Text under study:
Make Dynamic Shapes Static
--------------------------

Many ONNX models use dynamic shapes, which may not always be compatible with certain execution providers. In such cases, it is often necessary to convert dynamic shapes to static shapes. This conversion is typically performed on a host machine, after which the static ONNX model can be deployed to the target device for application use.

For more details, refer to the official documentation:  
`ONNX Runtime: Make Dynamic Shape Fixed <https://onnxruntime.ai/docs/tutorials/mobile/helpers/make-dynamic-shape-fixed.html>`_

**Making Symbolic Dimensions Fixed**

Consider a model (as visualized in Netron) with a symbolic dimension called ``batch`` for the batch size in ``input:0``. We want to update this symbolic dimension to a fixed value, such as 1.

.. figure:: /_asset/dynamic_shape_1.PNG  
    :align: center

    Example model with symbolic dimension

To convert the symbolic dimension to a static value, use the following Python command:

.. code-block:: shell

    python3 -m onnxruntime.tools.make_dynamic_shape_fixed --dim_param batch --dim_value 1 model.onnx model.fixed.onnx

After this replacement, the shape for ``input:0`` will be fixed to ``[1, 36, 36, 3]``.

Given entries:

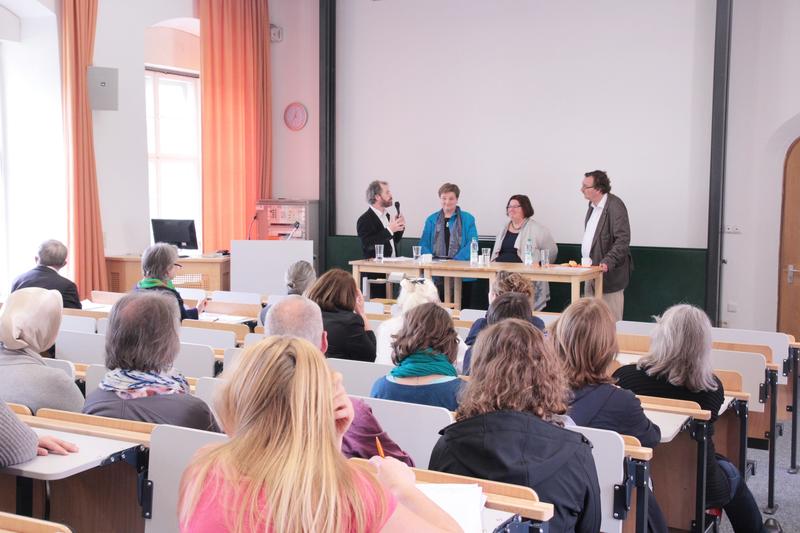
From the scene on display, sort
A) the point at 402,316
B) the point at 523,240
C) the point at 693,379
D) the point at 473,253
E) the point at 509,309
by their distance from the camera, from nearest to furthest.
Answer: the point at 693,379
the point at 509,309
the point at 402,316
the point at 473,253
the point at 523,240

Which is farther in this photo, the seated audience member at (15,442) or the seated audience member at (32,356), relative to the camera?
the seated audience member at (32,356)

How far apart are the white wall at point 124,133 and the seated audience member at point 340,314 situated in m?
5.01

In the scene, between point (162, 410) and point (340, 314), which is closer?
point (162, 410)

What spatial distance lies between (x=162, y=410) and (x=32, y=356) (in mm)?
713

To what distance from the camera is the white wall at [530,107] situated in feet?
26.2

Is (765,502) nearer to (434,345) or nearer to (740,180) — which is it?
(434,345)

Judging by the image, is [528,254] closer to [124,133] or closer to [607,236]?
[607,236]

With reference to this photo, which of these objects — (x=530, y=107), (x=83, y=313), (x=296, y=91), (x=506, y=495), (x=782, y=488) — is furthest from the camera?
(x=296, y=91)

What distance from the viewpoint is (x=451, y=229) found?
8.17m

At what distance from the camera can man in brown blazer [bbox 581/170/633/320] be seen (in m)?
7.14

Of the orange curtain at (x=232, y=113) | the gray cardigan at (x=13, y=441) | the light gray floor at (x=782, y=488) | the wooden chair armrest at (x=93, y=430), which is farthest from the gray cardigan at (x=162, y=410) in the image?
the orange curtain at (x=232, y=113)

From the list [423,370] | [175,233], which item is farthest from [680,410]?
[175,233]

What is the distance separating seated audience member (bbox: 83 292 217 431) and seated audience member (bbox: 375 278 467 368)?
1.14 metres

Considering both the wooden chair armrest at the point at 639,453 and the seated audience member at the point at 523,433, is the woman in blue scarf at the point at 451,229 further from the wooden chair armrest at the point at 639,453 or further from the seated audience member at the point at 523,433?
the seated audience member at the point at 523,433
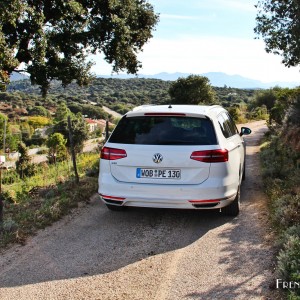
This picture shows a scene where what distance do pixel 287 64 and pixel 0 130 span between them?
242ft

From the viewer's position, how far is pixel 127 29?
16.3 meters

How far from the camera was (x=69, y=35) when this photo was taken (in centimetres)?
1558

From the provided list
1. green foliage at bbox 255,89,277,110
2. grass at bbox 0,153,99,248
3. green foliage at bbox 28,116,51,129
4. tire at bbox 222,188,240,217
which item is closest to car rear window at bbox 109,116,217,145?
tire at bbox 222,188,240,217

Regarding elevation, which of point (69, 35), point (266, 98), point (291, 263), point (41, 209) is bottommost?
point (41, 209)

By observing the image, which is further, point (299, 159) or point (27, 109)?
point (27, 109)

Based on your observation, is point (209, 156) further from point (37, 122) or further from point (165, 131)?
point (37, 122)

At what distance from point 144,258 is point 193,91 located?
40325mm

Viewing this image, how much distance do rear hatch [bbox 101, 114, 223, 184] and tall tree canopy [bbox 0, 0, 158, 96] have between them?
883 cm

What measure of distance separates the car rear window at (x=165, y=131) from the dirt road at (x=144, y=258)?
4.20 feet

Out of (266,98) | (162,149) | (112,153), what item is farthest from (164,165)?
(266,98)

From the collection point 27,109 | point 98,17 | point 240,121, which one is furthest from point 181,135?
point 27,109

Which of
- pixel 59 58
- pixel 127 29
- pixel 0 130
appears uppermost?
pixel 127 29

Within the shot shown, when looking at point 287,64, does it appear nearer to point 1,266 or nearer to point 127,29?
point 127,29

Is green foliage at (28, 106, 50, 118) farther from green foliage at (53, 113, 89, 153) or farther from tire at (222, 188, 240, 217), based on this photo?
tire at (222, 188, 240, 217)
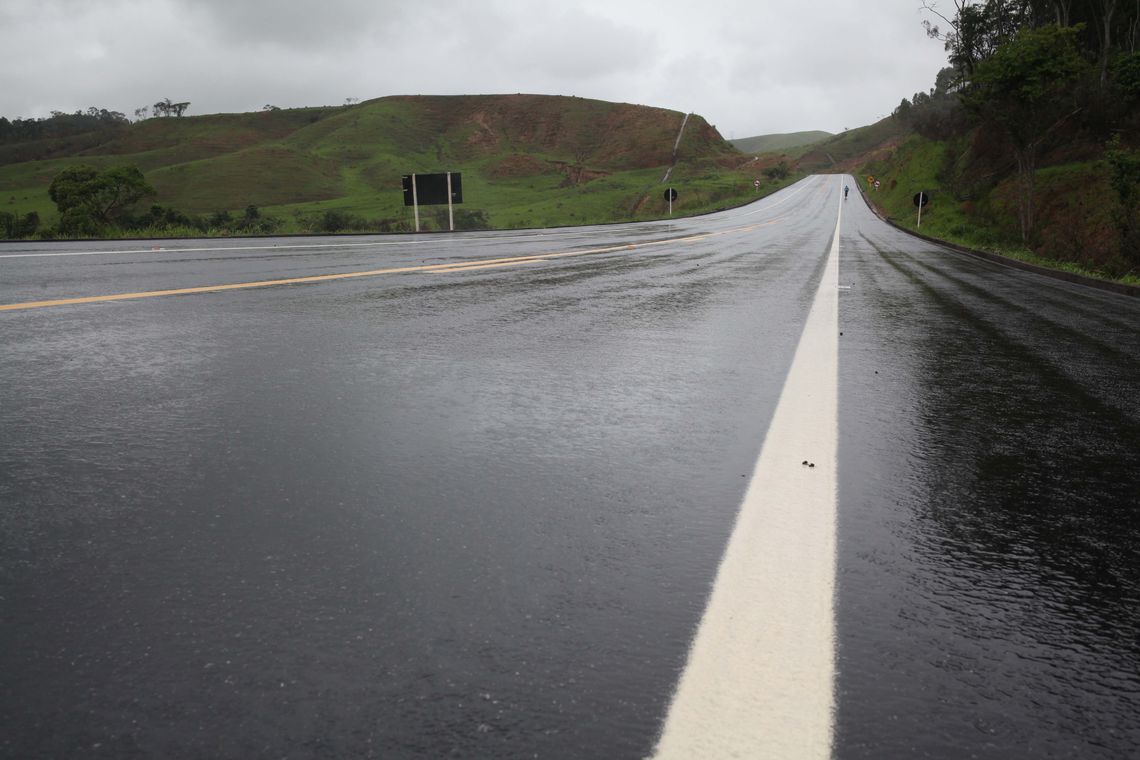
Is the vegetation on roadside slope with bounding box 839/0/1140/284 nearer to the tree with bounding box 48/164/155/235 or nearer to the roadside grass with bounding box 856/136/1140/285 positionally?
the roadside grass with bounding box 856/136/1140/285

What this task involves: Copy the dynamic-shapes text from "For more details, refer" to "value, such as 1.", changing "fixed value" to "constant value".

Solution below:
For more details, refer to the official documentation:  
`ONNX Runtime: Make Dynamic Shape Fixed <https://onnxruntime.ai/docs/tutorials/mobile/helpers/make-dynamic-shape-fixed.html>`_

**Making Symbolic Dimensions Fixed**

Consider a model (as visualized in Netron) with a symbolic dimension called ``batch`` for the batch size in ``input:0``. We want to update this symbolic dimension to a constant value, such as 1.